This repository contains the official implementation to reproduce the results for our VASTA: Diverse Video Captioning by Adaptive Spatio-temporal Attention Paper accpted GCPR 2022 link.
To generate proper captions for videos, the inference needs to identify relevant concepts and pay attention to the spatial relationships between them as well as to the temporal development in the clip. Our end-to-end encoder-decoder video captioning framework incorporates two transformer-based architectures, an adapted transformer for a single joint spatio-temporal video analysis as well as a self-attention-based decoder for advanced text generation. Furthermore, we introduce an adaptive frame selection scheme to reduce the number of required incoming frames while maintaining the relevant content when training both transformers. Additionally, we estimate semantic concepts relevant for video captioning by aggregating all ground truth captions of each sample. Our approach achieves state-of-the-art results on the MSVD, as well as on the large-scale MSR-VTT and the VATEX benchmark datasets considering multiple Natural Language Generation (NLG) metrics.
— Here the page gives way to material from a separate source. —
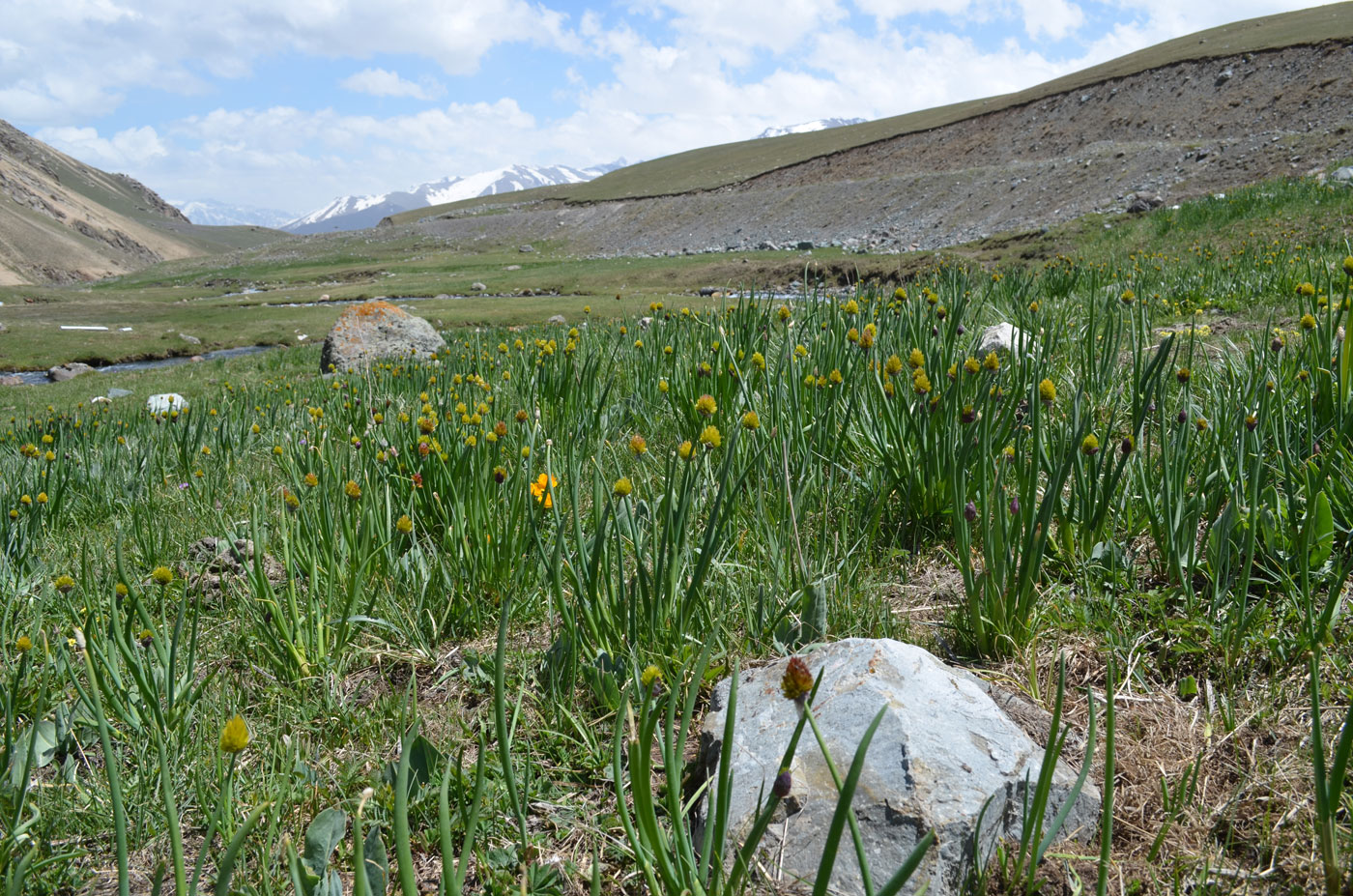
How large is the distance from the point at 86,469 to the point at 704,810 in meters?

Additional evaluations on diversity scores highlight the expressiveness and diversity in the structure of our generated captions.
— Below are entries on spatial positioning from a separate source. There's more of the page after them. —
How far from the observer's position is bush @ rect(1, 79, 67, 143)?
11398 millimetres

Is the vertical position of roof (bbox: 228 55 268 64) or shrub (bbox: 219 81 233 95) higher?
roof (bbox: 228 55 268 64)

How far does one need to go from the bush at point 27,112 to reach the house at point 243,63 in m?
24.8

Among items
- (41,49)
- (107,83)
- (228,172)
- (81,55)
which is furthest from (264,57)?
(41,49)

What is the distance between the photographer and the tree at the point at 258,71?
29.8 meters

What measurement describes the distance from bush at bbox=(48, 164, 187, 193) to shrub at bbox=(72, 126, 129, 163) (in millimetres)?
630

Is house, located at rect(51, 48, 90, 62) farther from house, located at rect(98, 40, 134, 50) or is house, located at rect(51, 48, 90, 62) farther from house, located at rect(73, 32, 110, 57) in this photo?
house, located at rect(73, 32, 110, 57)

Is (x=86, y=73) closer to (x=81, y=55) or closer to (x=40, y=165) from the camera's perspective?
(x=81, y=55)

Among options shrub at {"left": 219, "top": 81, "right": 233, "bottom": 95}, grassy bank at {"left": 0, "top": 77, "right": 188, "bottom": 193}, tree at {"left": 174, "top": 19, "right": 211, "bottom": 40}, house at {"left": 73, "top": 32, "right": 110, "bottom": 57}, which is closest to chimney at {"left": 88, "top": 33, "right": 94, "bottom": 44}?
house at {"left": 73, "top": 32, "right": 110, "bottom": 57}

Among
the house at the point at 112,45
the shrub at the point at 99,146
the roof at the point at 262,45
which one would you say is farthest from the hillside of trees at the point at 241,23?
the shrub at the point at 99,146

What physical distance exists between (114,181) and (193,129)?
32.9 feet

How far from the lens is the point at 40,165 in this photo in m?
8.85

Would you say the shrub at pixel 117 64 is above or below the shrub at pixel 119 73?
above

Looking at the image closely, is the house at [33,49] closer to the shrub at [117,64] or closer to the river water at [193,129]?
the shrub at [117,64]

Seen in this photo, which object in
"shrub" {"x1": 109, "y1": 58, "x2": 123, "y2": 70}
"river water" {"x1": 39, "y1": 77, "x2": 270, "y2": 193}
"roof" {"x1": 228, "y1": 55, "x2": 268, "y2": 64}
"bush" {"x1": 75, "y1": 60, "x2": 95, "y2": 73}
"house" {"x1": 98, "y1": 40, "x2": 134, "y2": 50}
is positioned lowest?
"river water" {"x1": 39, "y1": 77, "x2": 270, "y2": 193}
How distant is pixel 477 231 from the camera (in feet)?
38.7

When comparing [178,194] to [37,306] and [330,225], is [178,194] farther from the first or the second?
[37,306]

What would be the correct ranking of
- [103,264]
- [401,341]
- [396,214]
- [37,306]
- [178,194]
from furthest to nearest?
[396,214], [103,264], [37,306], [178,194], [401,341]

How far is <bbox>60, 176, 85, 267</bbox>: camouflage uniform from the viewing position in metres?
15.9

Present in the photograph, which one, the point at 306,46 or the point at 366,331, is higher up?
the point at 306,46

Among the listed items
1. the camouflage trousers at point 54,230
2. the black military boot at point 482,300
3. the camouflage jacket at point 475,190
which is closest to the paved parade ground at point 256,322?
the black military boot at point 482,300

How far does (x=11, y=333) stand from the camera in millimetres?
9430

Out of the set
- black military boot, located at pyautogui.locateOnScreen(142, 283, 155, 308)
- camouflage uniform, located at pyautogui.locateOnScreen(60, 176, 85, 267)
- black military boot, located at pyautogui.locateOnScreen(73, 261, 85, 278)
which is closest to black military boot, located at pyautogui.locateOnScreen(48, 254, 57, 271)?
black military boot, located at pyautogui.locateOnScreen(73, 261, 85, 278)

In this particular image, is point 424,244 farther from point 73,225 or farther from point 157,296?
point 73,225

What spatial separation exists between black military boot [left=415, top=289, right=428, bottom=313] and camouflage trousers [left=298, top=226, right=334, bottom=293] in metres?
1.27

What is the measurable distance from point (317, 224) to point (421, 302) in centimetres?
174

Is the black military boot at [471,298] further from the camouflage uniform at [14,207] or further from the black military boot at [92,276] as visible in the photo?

It contains the following sections:
- Data download
- Requirements and Setup
- Training the models
- Pre-trained checkpoints
- Evaluating the trained models.
To start you need to clone this repository and cd
into the root directory.
git clone https://github.com/zohrehghaderi/VASTA.git
cd VASTA
We show results on two datasets MSVD and MSR-VTT. We provide output of our adaptive frame selection method in data\dataset_name\index_32
and ralated lables in sematics network are in data\dataset_name\tag
. As well, normalized captions are data\dataset_name\file.pickle
. For using this code, it is important to download videos of both dataset and put in data\dataset_name\videos
. For example, MSVD dataset is following this tree:
data
|--MSVD
|--index_32 \\ output adaptive frame selection
|--tag \\ extracted tag for semantics network
|--videos \\ video
|-MSVD_vocab.pkl \\ word dictionary
|-full_test.pickle \\ to evalute NLP Metrics on test data
|-full_val.pickle \\ to evalute NLP Metrics on validation data
|-tag.npy \\ tag dictionary
|-test_data.pickle \\ test video name and related caption
|-train_data.pickle \\ train video name and related caption
|-val_data.pickle \\ val video name and related caption
To download MSVD, follow this link
To download MSR-VTT, follow this link
To run our coda, create a conda environment with this command.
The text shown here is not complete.